ActiveRecord::Base.include_root_in_json = true

# Use ISO 8601 format for JSON serialized times and dates
ActiveSupport.use_standard_json_time_format = true

# Don't escape HTML entities in JSON, leave that for the #json_escape helper
# if you're including raw json in an HTML page.
ActiveSupport.escape_html_entities_in_json = false
$ git add config/initializers/new_defaults.rb
$ git commit -m "Added new defaults initializer"

Update RSpec for Rails 2.1

A necessary step in verifying that the Insoshi application is working under Rails 2.1 is to get the test suite to pass. Our tests are written using RSpec, but older versions of RSpec don’t work with Rails 2.1, so we can’t even run the test suite. D’oh!

Since the old plugins don’t work, first we remove them:

$ git rm -r vendor/plugins/rspec*
$ git commit -a -m "removed outdated RSpec plugins"

Then we need to install the most recent versions of the RSpec plugins from GitHub:

$ script/plugin install git://github.com/dchelimsky/rspec.git
$ script/plugin install git://github.com/dchelimsky/rspec-rails.git
$ script/generate rspec

In my case, I was careful not to overwrite spec_helper.rb when running script/generate rspec in the last step, as the current spec helper contains several custom modifications that I didn’t want to lose.

Then we need to add the changes:

$ git add .
$ git commit -a -m "Added latest RSpec plugins from GitHub"

By the way, running specs from the command line won’t work:

$ spec spec/models/person_spec.rb
Your RSpec on Rails plugin is incompatible with your installed RSpec.

RSpec          : 20080526202855
RSpec on Rails : 20080628203842

To fix this, you can use script/spec in place of spec, or you can upgrade to the latest RSpec gem using the RSpec source from GitHub:

$ cd ~/tmp
$ git clone git://github.com/dchelimsky/rspec.git
$ cd rspec
$ rake gem
$ sudo gem install pkg/rspec-1.4.1.gem

(All of Insoshi’s tests use RSpec, but if you use Test::Unit you should know that as of Rails 2.1 default tests can’t be run at the command line using the ruby executable; for tests generated by Rails 2.1, you now have to include the test directory explicitly using the -I test flag.
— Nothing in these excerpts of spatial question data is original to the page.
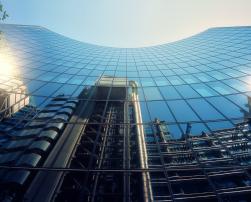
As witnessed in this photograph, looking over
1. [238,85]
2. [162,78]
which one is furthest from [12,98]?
[238,85]

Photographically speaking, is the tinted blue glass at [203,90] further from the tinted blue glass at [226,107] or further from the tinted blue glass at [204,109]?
the tinted blue glass at [204,109]

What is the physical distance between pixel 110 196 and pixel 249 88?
1518 cm

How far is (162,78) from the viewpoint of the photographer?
26.5 meters

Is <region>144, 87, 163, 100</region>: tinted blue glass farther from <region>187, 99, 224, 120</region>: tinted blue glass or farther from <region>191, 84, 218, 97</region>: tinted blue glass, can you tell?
<region>191, 84, 218, 97</region>: tinted blue glass

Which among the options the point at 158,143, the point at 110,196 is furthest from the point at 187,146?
the point at 110,196

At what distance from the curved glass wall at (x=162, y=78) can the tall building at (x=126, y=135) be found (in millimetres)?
107

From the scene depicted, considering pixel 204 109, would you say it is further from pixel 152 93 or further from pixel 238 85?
pixel 238 85

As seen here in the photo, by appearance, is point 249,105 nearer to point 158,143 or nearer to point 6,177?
point 158,143

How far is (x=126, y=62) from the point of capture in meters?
36.4

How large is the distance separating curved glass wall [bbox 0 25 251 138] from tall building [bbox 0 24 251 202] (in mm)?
107

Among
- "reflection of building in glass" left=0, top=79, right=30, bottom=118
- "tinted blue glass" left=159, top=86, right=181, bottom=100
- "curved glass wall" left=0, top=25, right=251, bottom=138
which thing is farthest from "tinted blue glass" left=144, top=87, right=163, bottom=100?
"reflection of building in glass" left=0, top=79, right=30, bottom=118

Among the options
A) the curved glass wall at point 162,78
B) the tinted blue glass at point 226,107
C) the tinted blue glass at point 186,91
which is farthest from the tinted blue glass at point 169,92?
the tinted blue glass at point 226,107

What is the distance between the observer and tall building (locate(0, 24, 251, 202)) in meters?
10.0

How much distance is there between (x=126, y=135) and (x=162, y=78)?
13.6m
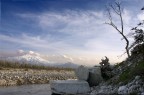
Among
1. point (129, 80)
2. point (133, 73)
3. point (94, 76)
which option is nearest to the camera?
point (129, 80)

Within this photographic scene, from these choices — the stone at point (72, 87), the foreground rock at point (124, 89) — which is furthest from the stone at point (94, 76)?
the foreground rock at point (124, 89)

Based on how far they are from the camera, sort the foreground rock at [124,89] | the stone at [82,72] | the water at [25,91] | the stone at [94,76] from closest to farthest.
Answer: the foreground rock at [124,89] → the stone at [82,72] → the stone at [94,76] → the water at [25,91]

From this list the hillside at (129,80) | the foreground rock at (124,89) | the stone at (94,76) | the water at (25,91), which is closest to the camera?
the foreground rock at (124,89)

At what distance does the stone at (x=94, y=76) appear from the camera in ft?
84.4

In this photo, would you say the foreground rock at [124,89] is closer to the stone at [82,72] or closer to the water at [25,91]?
the stone at [82,72]

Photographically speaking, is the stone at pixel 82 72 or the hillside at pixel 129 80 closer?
the hillside at pixel 129 80

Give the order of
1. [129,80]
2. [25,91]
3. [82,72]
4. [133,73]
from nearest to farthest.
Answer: [129,80] → [133,73] → [82,72] → [25,91]

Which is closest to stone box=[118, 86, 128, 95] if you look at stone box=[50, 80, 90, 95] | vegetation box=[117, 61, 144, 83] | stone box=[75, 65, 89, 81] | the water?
vegetation box=[117, 61, 144, 83]

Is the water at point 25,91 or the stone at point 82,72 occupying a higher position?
the stone at point 82,72

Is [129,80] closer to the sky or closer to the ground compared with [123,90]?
closer to the sky

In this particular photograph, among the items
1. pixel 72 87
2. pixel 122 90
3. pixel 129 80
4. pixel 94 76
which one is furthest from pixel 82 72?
pixel 122 90

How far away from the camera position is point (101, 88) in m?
23.5

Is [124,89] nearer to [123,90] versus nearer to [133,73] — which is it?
[123,90]

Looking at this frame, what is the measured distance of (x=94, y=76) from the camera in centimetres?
2594
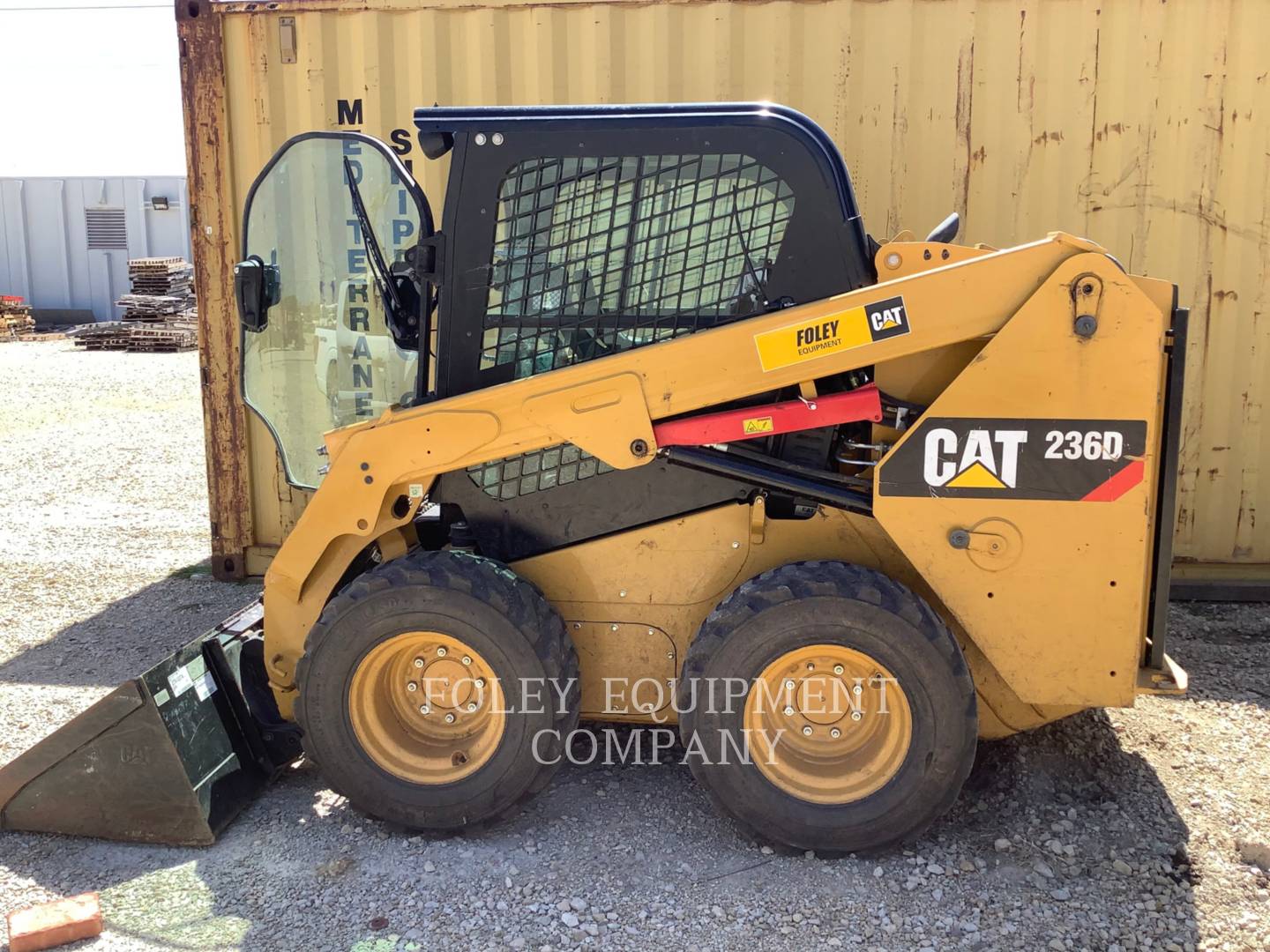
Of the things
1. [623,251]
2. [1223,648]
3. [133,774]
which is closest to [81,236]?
[133,774]

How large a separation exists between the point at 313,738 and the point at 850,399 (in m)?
2.02

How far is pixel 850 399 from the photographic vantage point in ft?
11.0

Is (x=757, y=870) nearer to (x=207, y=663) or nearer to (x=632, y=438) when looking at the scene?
(x=632, y=438)

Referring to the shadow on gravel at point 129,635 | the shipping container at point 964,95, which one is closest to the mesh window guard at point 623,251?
the shipping container at point 964,95

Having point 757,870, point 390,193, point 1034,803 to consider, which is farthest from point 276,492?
point 1034,803

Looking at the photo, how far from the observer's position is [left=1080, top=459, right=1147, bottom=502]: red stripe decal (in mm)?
3176

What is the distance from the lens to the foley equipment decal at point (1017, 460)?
318 centimetres

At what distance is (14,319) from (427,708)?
21787 millimetres

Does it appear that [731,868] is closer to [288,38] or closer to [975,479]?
[975,479]

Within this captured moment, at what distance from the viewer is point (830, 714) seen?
3.40 m

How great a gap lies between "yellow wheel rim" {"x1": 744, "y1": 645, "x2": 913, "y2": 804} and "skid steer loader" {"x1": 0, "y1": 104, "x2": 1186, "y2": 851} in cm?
1

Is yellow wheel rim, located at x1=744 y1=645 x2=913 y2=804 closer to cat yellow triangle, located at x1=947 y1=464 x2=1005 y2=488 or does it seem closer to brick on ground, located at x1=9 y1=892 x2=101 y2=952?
cat yellow triangle, located at x1=947 y1=464 x2=1005 y2=488

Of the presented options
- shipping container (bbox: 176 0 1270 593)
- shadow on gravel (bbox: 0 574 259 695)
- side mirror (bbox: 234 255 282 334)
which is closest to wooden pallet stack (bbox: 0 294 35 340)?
shadow on gravel (bbox: 0 574 259 695)

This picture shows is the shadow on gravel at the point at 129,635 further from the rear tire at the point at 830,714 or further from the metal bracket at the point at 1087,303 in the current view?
the metal bracket at the point at 1087,303
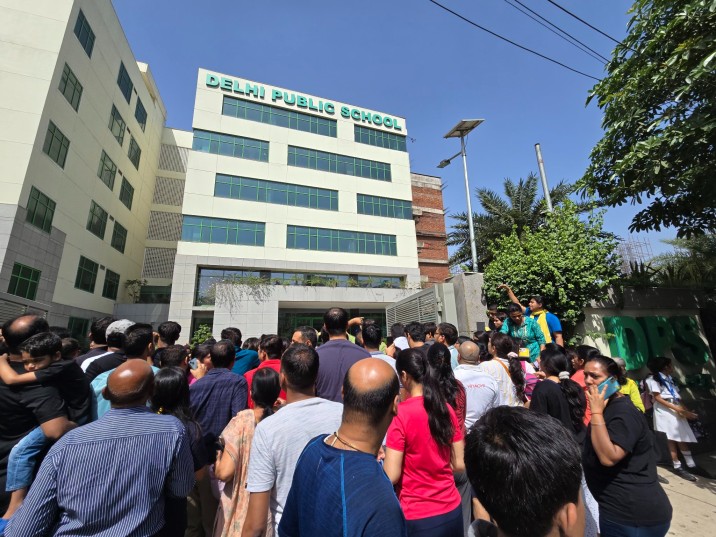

For a hypothetical resource foobar, for example, you would get this:

$ script/generate scaffold foobar baz:string
$ ruby test/functional/foobars_controller_test.rb
test/functional/foobars_controller_test.rb:1:in `require':
no such file to load -- test_helper (LoadError)
        from test/functional/foobars_controller_test.rb:1

It passes if you tell ruby about the test directory:

$ ruby -I test test/functional/foobars_controller_test.rb
Loaded suite test/functional/foobars_controller_test
Started
.......
Finished in 0.24375 seconds.

7 tests, 13 assertions, 0 failures, 0 errors

(N.B. Using rake still works fine.) It’s unclear why the Rails Core team decided to make this change, but it’s a definite gotcha so I thought it deserved mention.)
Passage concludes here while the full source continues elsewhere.